2.6. Specimen Collection and Microbiology
Following the thorough surgical debridement of the infectious focus, samples of soft tissue and/or bone were obtained, placed in appropriately labelled sterile vials, and subsequently dispatched to the hospital’s microbiology laboratory. There, traditional microbiological techniques were employed for culture and identification [14].
2.7. Statistical Analysis
For the statistical analysis, qualitative variables in the overall sample and groups categorised as failure and remission were described using frequencies and percentages. Quantitative variables were presented as medians and standard deviations (SDs). The relationship between variables was assessed through the Chi-square test, Fisher’s exact test, Poisson regression, Kaplan-Meier survival analysis, Cox regression model, and t test, as appropriate. Results with p-values below 0.05 (p < 0.05) were deemed statistically significant, ensuring at least a 95% confidence level in the conclusions presented.
3. Results
3.1. Study Population
During the study period, a total of 95 patients with cOM were included, but three patients were excluded from further analysis due to loss of follow-up. Therefore, the outcome analysis involved 92 patients, of whom 85.9% (79/92) and 87.2% (68/78) were in remission at the 6- and 12-month follow-ups, respectively. Briefly, 68.5% of the patients were male, with a mean age of 49.8 years (SD ± 21.1), and most were between 18 and 59 years of age. The main comorbidities were heart disease or hypertension (23.9%) and diabetes mellitus (21.7%). Implant-free osteomyelitis was diagnosed in 58.7% of patients. The presence of a fistula was diagnosed in 16.3% of patients, and the most affected bones were the tibia (22.8%) and femur (21.7%). Moreover, a clinical case of a patient with an open Gustilo–Anderson IIIB fracture of the left tibia diaphysis, which evolved into musculoskeletal infection (fasciitis and osteomyelitis) and significant bone loss, being treated with an external fixator, bone lengthening, and the insertion of active S53P4 bioactive glass, is shown in Figure 1. The demographic, clinical, and injury characteristics of the study population are summarised in Table 1.
3.2. Microbiological Findings
Regarding the microbiological findings, the culture was positive in 60.9% of patients, with Gram-positive bacteria yielded in 50.7%, mainly Staphylococcus aureus (27.5%), of which 26.3% was methicillin-resistant Staphylococcus aureus (MRSA).

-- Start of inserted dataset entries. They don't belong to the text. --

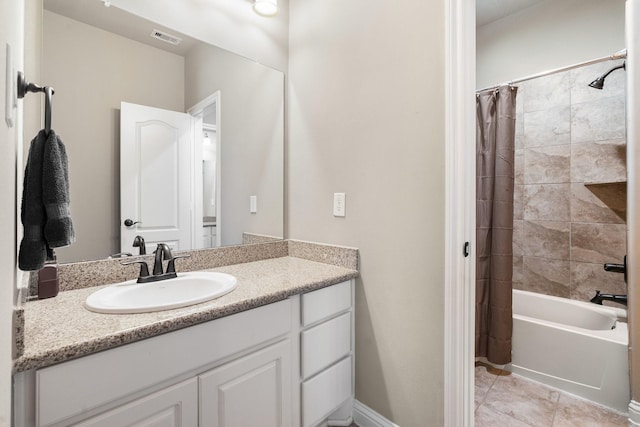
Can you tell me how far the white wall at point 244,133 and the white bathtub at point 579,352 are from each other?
6.01 ft

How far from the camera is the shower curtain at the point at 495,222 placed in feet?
7.00

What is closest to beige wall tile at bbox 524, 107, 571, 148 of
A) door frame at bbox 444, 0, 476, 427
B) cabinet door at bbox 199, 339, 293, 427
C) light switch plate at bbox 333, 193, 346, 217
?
door frame at bbox 444, 0, 476, 427

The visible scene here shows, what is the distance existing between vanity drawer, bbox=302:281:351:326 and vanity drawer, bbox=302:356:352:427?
0.27m

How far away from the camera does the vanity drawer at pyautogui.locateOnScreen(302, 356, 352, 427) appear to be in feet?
4.42

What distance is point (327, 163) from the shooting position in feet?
5.75

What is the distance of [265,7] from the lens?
1776 mm

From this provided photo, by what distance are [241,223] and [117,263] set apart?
0.66 meters

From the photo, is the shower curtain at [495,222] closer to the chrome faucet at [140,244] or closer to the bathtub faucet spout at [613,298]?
the bathtub faucet spout at [613,298]

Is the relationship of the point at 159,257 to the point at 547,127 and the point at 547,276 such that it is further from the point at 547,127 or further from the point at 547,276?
the point at 547,127

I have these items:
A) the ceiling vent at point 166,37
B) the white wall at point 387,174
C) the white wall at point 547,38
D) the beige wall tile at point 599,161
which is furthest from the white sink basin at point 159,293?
the white wall at point 547,38

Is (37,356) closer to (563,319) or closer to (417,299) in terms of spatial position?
(417,299)

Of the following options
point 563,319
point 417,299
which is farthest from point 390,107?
point 563,319

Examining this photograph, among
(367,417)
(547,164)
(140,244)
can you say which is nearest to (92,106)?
(140,244)

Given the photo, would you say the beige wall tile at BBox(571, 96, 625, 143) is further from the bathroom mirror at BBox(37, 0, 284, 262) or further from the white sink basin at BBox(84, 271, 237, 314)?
the white sink basin at BBox(84, 271, 237, 314)
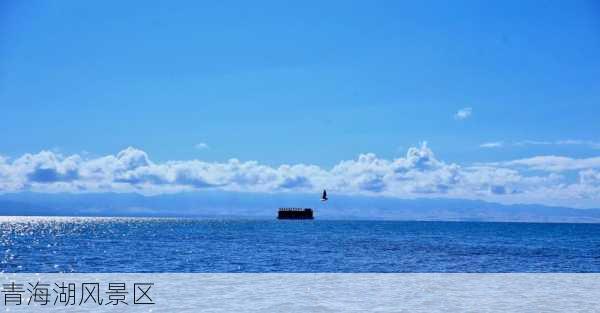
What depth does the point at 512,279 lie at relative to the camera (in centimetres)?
2544

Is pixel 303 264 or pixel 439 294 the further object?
pixel 303 264

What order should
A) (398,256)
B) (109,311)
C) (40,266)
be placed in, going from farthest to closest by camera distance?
(398,256)
(40,266)
(109,311)

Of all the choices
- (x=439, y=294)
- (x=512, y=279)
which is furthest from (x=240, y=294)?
(x=512, y=279)

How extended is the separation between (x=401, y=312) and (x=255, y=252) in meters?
41.8

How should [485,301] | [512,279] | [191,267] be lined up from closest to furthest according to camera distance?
[485,301], [512,279], [191,267]

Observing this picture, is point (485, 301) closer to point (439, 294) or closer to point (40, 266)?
point (439, 294)

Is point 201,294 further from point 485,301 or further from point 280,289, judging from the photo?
point 485,301

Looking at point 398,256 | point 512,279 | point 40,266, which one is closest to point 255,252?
point 398,256

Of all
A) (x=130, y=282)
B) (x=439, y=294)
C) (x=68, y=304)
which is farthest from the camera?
(x=130, y=282)

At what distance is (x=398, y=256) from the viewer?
5412 cm

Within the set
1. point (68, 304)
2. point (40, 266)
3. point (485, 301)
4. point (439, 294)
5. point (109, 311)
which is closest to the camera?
point (109, 311)

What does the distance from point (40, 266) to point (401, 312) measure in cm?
3594

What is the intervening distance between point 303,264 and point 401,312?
28.7 m

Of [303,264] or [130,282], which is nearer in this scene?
[130,282]
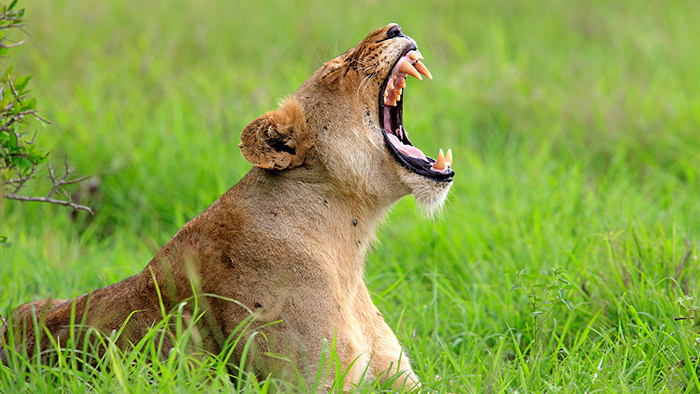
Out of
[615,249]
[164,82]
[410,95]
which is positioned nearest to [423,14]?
[410,95]

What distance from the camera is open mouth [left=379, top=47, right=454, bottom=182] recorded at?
10.4ft

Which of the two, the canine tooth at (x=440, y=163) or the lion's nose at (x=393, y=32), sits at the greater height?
the lion's nose at (x=393, y=32)

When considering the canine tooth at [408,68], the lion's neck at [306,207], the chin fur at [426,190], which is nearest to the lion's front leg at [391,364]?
the lion's neck at [306,207]

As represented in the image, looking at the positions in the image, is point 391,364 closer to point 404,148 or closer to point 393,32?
point 404,148

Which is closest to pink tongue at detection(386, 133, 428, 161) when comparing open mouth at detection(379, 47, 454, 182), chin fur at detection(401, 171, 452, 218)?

Among the Gram-negative bacilli (47.8%), Pseudomonas aeruginosa was the most frequently isolated (20.3%). Interestingly, 37.7% of the bacteria were MDR, mainly Staphylococcus aureus (38.5%). Polymicrobial infection occurred in 17.4% (12/69) of patients. The frequency of all microorganisms yielded from cultures is reported in Table 2.
Systemic antibiotic therapy was administered to all patients except for two. Among the prescribed antibiotics, teicoplanin, daptomycin, and meropenem were the most common, with 29.3%, 27.2%, and 22.8% of patients receiving them, respectively.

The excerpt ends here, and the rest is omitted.